_Problem to work on_
Return the rows word for word, from the line with "How far from" through the end of the rows, and leave the pictures out.

_Task input_
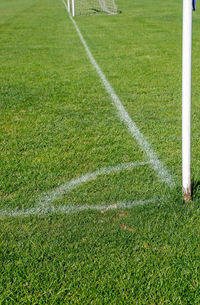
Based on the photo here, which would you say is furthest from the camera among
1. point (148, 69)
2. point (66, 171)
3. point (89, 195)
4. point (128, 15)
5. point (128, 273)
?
point (128, 15)

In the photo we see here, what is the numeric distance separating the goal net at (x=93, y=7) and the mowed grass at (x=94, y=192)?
46.8 feet

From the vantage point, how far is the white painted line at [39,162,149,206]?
10.3 ft

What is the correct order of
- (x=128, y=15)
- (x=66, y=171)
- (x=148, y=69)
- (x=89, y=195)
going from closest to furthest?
(x=89, y=195) → (x=66, y=171) → (x=148, y=69) → (x=128, y=15)

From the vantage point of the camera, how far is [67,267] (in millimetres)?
2416

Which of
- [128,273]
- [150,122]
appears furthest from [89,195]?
[150,122]

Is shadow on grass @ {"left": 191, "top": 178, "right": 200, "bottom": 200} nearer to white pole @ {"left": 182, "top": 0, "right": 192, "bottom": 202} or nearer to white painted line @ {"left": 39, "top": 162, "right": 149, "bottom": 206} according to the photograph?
white pole @ {"left": 182, "top": 0, "right": 192, "bottom": 202}

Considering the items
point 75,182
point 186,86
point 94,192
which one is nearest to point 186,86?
point 186,86

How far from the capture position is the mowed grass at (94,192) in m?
2.28

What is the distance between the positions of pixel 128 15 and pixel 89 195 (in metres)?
17.0

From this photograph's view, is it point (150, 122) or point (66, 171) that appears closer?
point (66, 171)

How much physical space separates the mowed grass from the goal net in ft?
46.8

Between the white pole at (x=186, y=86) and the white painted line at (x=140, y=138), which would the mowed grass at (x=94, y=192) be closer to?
the white painted line at (x=140, y=138)

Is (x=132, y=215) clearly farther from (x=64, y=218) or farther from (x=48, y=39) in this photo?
(x=48, y=39)

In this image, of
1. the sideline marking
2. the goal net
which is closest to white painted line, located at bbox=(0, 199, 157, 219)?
the sideline marking
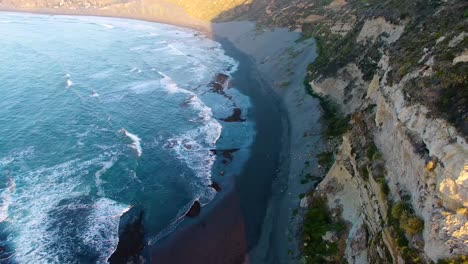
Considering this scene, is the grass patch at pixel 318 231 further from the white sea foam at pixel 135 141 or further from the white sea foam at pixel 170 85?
the white sea foam at pixel 170 85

_Expected answer_
How far from the capture position is the mowed grass at (94,192) in m?
2.28

What is the distance between the positions of pixel 128 15 and pixel 89 195 (in metres)?
17.0

From this photograph's view, is it point (150, 122) or point (66, 171) that appears closer?
point (66, 171)

How much physical space separates the mowed grass from the goal net in ft?
46.8

Between the white pole at (x=186, y=86) and the white painted line at (x=140, y=138), which would the mowed grass at (x=94, y=192) be closer to?
the white painted line at (x=140, y=138)

Is (x=132, y=215) clearly farther from (x=64, y=218) or farther from (x=48, y=39) in this photo?
(x=48, y=39)

In this image, of
1. the sideline marking
2. the goal net
which is closest to white painted line, located at bbox=(0, 199, 157, 219)?
the sideline marking
Considering this scene, is the grass patch at pixel 318 231 further from the white sea foam at pixel 135 141 or further from the white sea foam at pixel 170 85?
the white sea foam at pixel 170 85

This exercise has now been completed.